If I am understanding correctly, the anti-DSB crowd believes that unmaintained DSBs are deadly phosphate sinks that will cause a tank to someday "crash" due to unleashing gobs of deadly phosphate into the tank.
Did I get that correct?
1) Many SPS tanks exist with old DSBs that have not "crashed".
2) The premise is wrong as explained by the venerable R H-F:
I don't care about phosphate at all and never tested for it. I think DSBs will fail just because they will not process anything much longer than ten years.
And you don't have to keep apologizing, we all have different opinions and we are all right and wrong at the same time. Byt who really cares? It is a hobby and we are not sending space shuttles to fight off aliens, not yet anyway.
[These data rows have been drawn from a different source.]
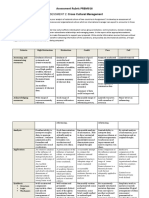 Assessment Rubric PRBM016 Assign 2 V2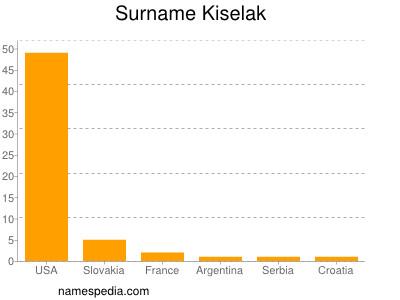 Surname Kiselak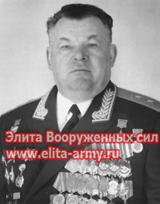 Plokhov Alexey Aleksandrovich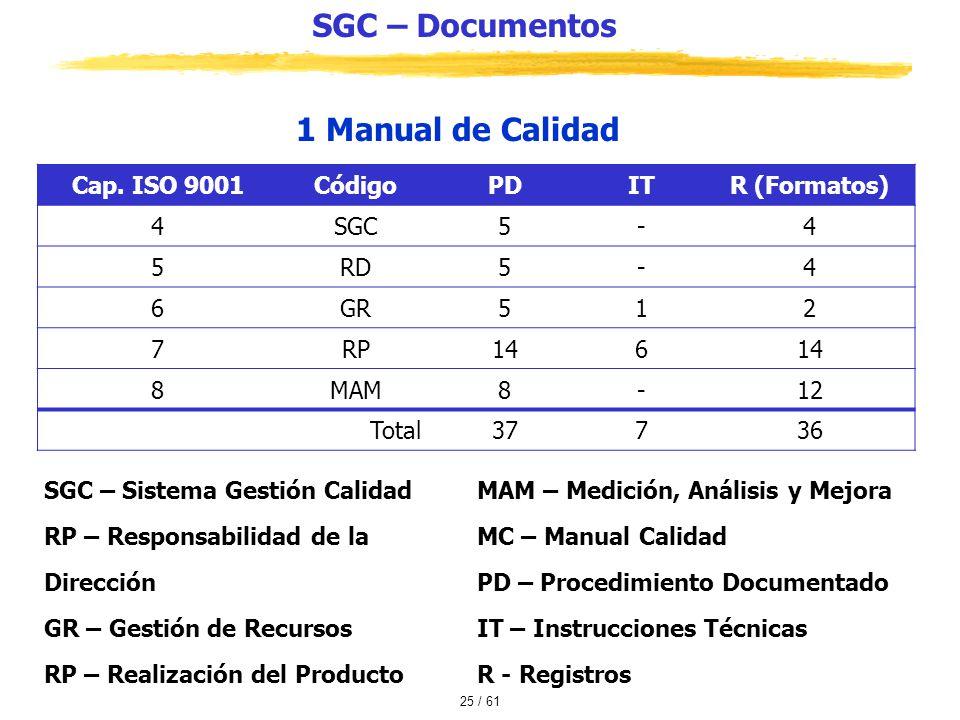 SGC – Documentos 1 Manual de Calidad Cap. ISO 9001 Código PD IT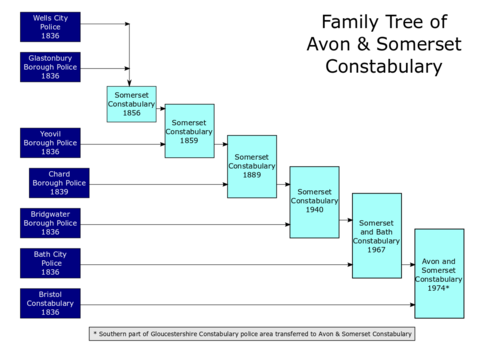 Avon and Somerset Constabulary - Wikipedia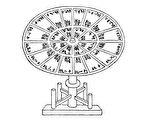 《夢溪筆談》:活字印刷的發明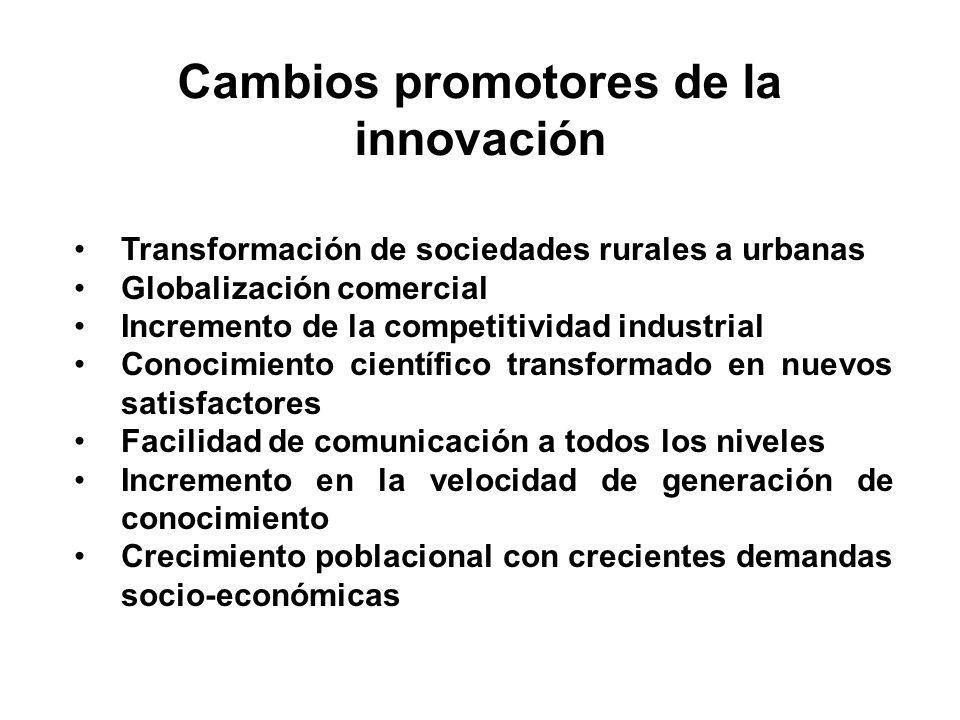 - Nuevos clientes - Nuevos productos - Nuevos servicios - Mejora en procesos de producción - Crear mercados nuevos Impactos de la innovación Tiempo Despegue Madurez Disrupción Arranque Medición de desempeño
According to Shimek there are worms and I think he calls them critters that constantly tunnel through a DSB and there by keep it slightly porous so the water can get down to the lower areas and get processed. To me this will not work. The lower layers of a DSB are supposed to have no oxygen so those worms will not go there. Anerobic bacteria will stay there for a while but even they will die off from lack of food. It just can't work for long, but even if I am wrong about that, and I may be because I am not the God of DSBs, those worms will not reproduce forever. Most miniscule creatures have a very short lifespan, maybe just a few weeks and in the limited space of a tank, eventually inbreeding alone will lessen the population and they will stop reproducing. I would imagine you could somehow buy these things (I doubt it) but even if you could, there is that, no oxygen problem again and the lower layers will get no water flow.
If you take a 10 year old DSB and drill a hole in the bottom of the tank, water will not even leak out because the sand grains will be compacted. I have not tried this and I don't think anyone will volunteer so my theory is safe for now.
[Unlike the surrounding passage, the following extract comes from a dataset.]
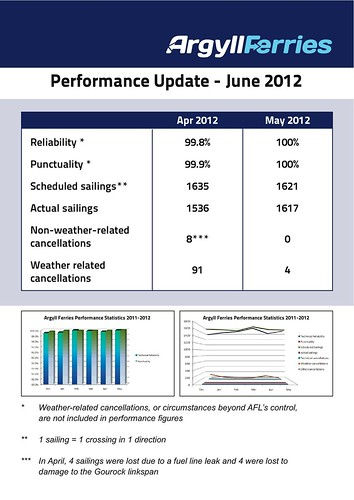 AF stats for May 2012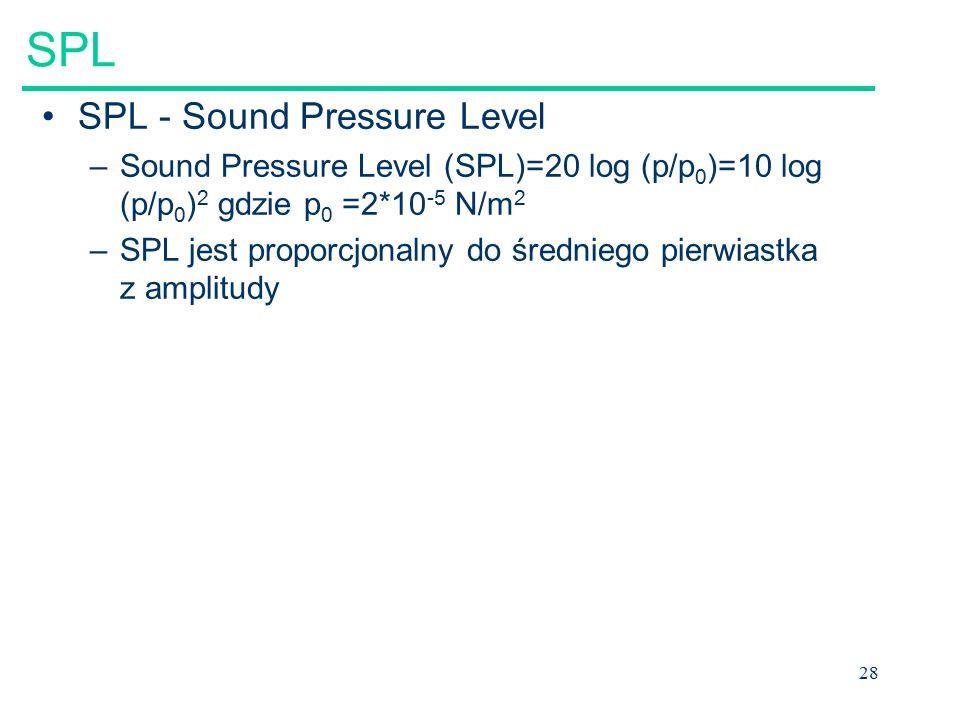 29 Próg słyszalności Eksperymenty: >20kHz (nawet 24kHz) Ashihara et al, 2010: Psychoacoustic Measurement and Auditory Brainstem Response in the Frequency Range Between 10 kHz and 30 kHz some subjects could perceive sounds above 20 kHz and the auditory brainstem response could be measured for one subject at 22 kHz.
Even in the sea where I collect organisms I see this. If I remove the top inch or so of sand at low tide I will find hydrogen sulfide, it is very common because the sand here in NY is very fine. But if I dig much further the sand is again clean even though there is no oxygen there. It is clean because even the bacteria that produce hydrogen sulfide can't live in the lower layers due to lack of food.
This is the area I am talking about. The anerobic bacteria do not live from a few inches below the surface all the way to China. The sea has a DSB and even in the sea it doesn't work as Dr Shimek reports.
It's just my theory, I am sure there are some DSBs older than ten years but the vast majority crashed way before that.
Again, not the God of DSBs just an old, bald retired electrician.